SARS-CoV-2 evolutionary trends provide insights into its adaptive process to human hosts

Table of Contents

Evolutionary genomics studies have largely focused on the transformation of ribonucleic acid (RNA) viruses over time. The data acquired from these studies have become even more important in light of the coronavirus disease 2019 (COVID-19) pandemic.

Study: The emergence of variants with increased fitness accelerates the slowdown of genome sequence heterogeneity in the SARS-CoV-2 coronavirus. Image Credit: Andy Shell /


The severe acute respiratory syndrome coronavirus 2 (SARS-CoV-2), which is the virus responsible for COVID-19, is believed to have originated from a direct bat-to-human spillover event. Previous studies have demonstrated that bats are common natural reservoirs of SARS-like coronaviruses (CoVs).

A recombinant event between the bat coronavirus and a pangolin virus or an origin-unknown CoV is the most likely origin for SARS-CoV-2. Both the bat RaTG13 and pangolin P1E viruses closely match SARS-CoV-2, while other intermediate hosts have also been identified.

Since its emergence in late 2019, SARS-CoV-2 has already accumulated a significant amount of mutations that have led to the emergence of variants that exhibit vast differences in both their genetic and genomic compositions. In fact, several synonymous and non-synonymous, as well as mismatch and deletion, mutations have been identified in the SARS-CoV-2 genome sequence. Among them, the mutations responsible for increased viral fitness, epitope loss, and antibody escaping capabilities have been of particular scientific importance.

Several studies have reported that SARS-CoV-2 acquired mutations more slowly than expected for neutral evolution, which suggests that purifying selection can be the dominant mode of evolution. Studies on SARS-CoV-2 variant mutations have also highlighted convergent evolution, which may contribute to viral adaptation to human hosts.

Active or passive mutation pressure can lead to variations in base composition at all levels of the phylogenetic hierarchy and throughout the genome. The compositional domain structure can also be altered by either changing nucleotides at the borders that separate the two domains or by changing nucleotide frequencies at any given region.

This array of compositional domain with different nucleotides have been reported to be related to different biological features in many organisms. Therefore, changes in genome heterogeneity can be useful for evolutionary and epidemiological studies, as they can reveal the adaptive process of CoVs to the human host.

A new study published on the preprint server bioRxiv* used the Sequence Compositional Complexity (SCC) to measure genome heterogeneity through the help of a proper segmentation algorithm. The study also uses phylogenetic ridge regression to reveal a long-term tendency of reduced genome sequence heterogeneity in SARS-CoV-2.

About the study

The current study involved retrieval of random high-quality CoV genome sequences followed by their masking, alignment, and phylogenetic tree analysis. A compositional segmentation algorithm was subsequently used to divide the CoV genome into homogenous and non-overlapping domains.

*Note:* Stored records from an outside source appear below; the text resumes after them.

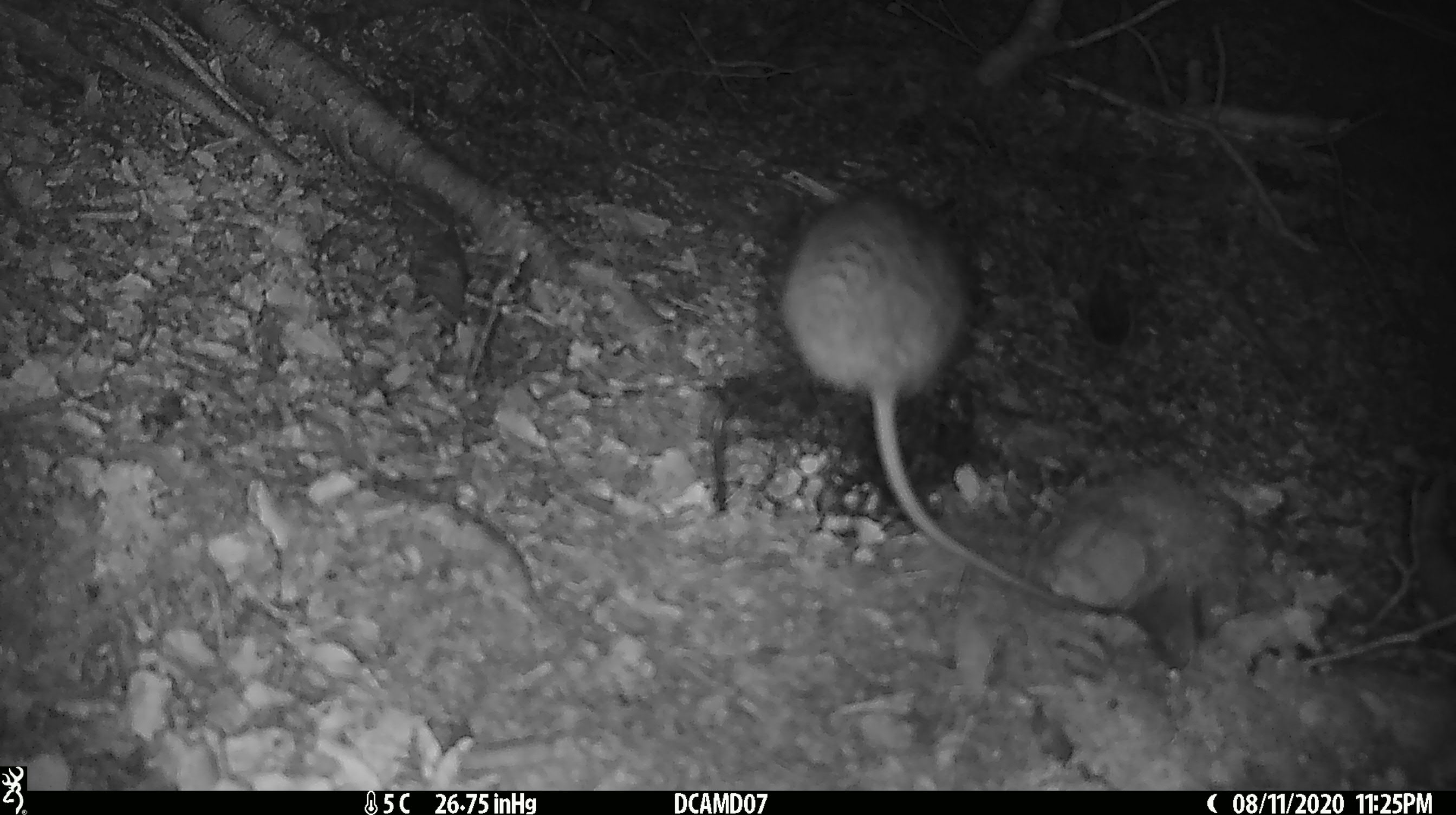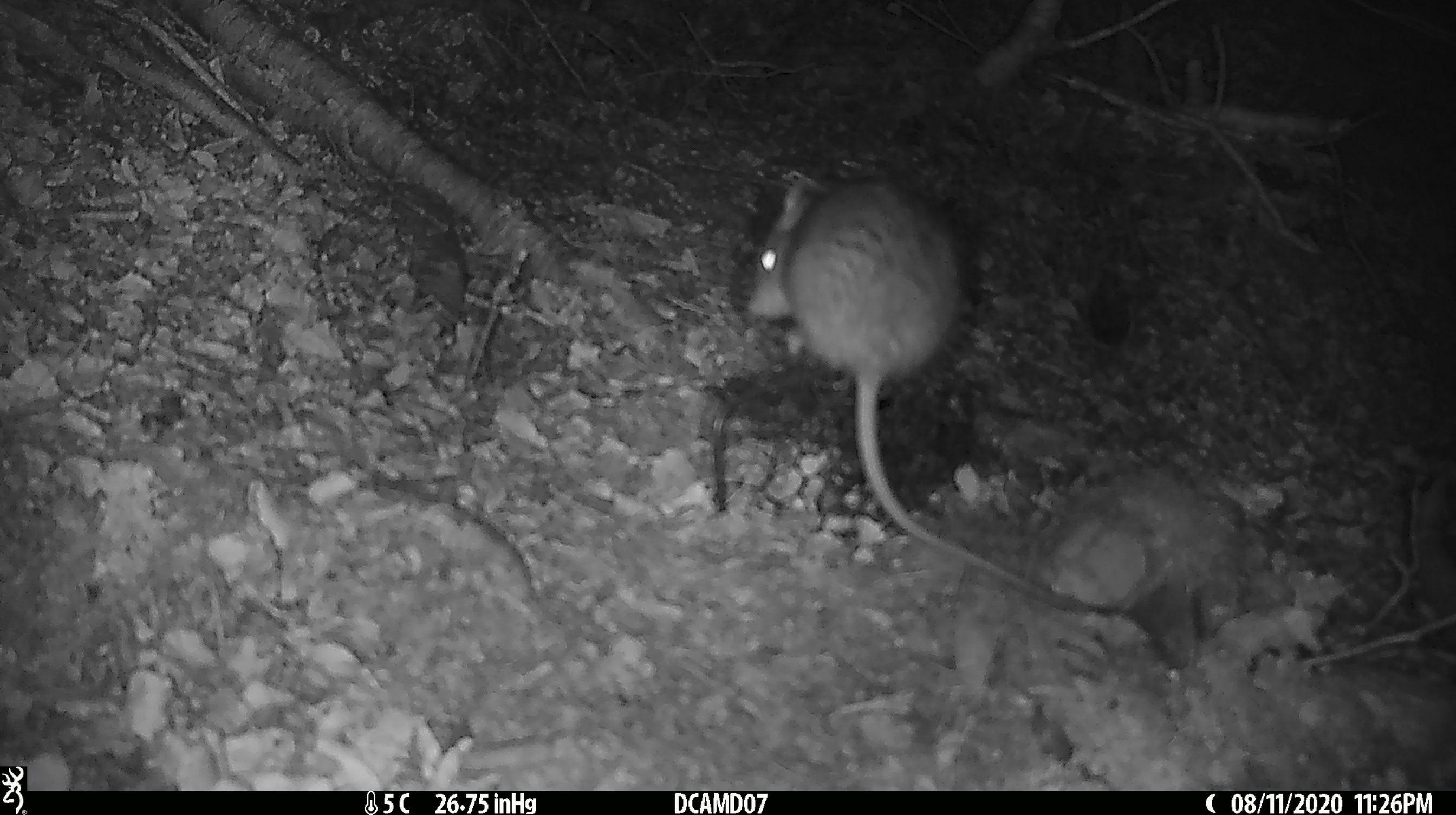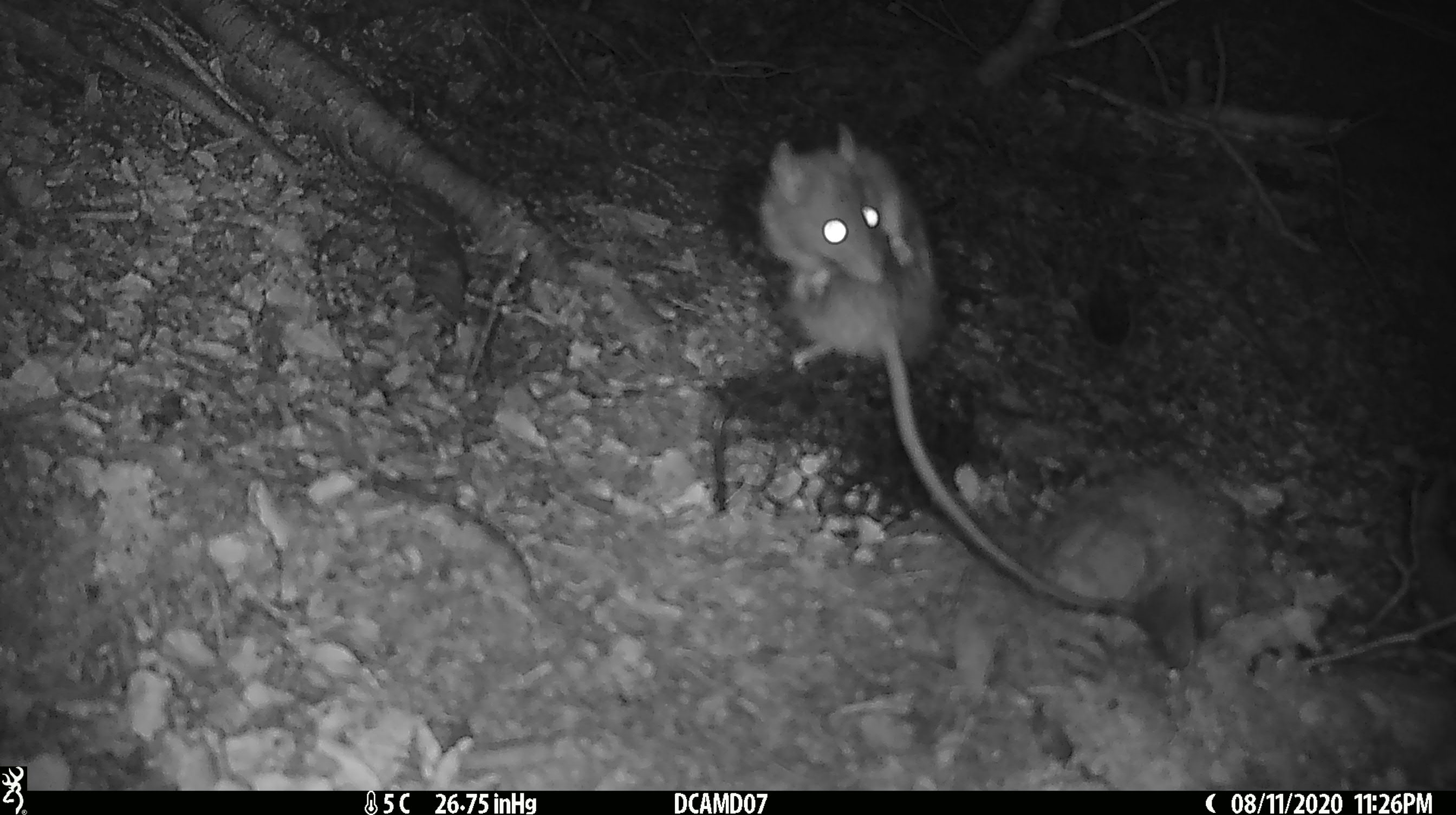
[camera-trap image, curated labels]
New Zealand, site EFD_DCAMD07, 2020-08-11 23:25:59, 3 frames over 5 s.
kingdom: Animalia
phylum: Chordata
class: Mammalia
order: Rodentia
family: Muridae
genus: Rattus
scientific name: Rattus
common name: rat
Rat (Rattus).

The genome heterogeneity was measured using SCC, followed by phylogenetic ridge regression. Finally, the effects of SARS-CoV-2 variants were compared among each other.

Study findings

The first SARS-CoV-2 genome sequence, which was obtained at the beginning of the COVID-19 pandemic, was divided into eight compositional domains. Subsequent SARS-CoV-2 strains showed a great variation in each domain’s number and length, as well as nucleotide composition.

The SARS-CoV-2 genome sequence heterogeneity did not follow any trend in SCC during the first year of the pandemic. However, its sequence heterogeneity started to decrease over time with the emergence of variants in December 2020. Furthermore, a tendency towards faster evolution was identified throughout the study period.

The SARS-CoV-2 Omicron variant exhibited a stronger decline in SCC as compared to the other variants. The evolutionary rates for Omicron were also higher as compared to previous SARS-CoV-2 variants.


The loss of genome heterogeneity in CoVs is associated with the rise of high viral fitness variants, which subsequently causes the viruses to adapt to the human host. Further research on the evolutionary trends of new SARS-CoV-2 variants and recombinant lineages will help determine the extent to which the evolution of genome sequence heterogeneity of SARS-CoV-2 impacts human health.

*Important notice

bioRxiv publishes preliminary scientific reports that are not peer-reviewed and, therefore, should not be regarded as conclusive, guide clinical practice/health-related behavior, or treated as established information.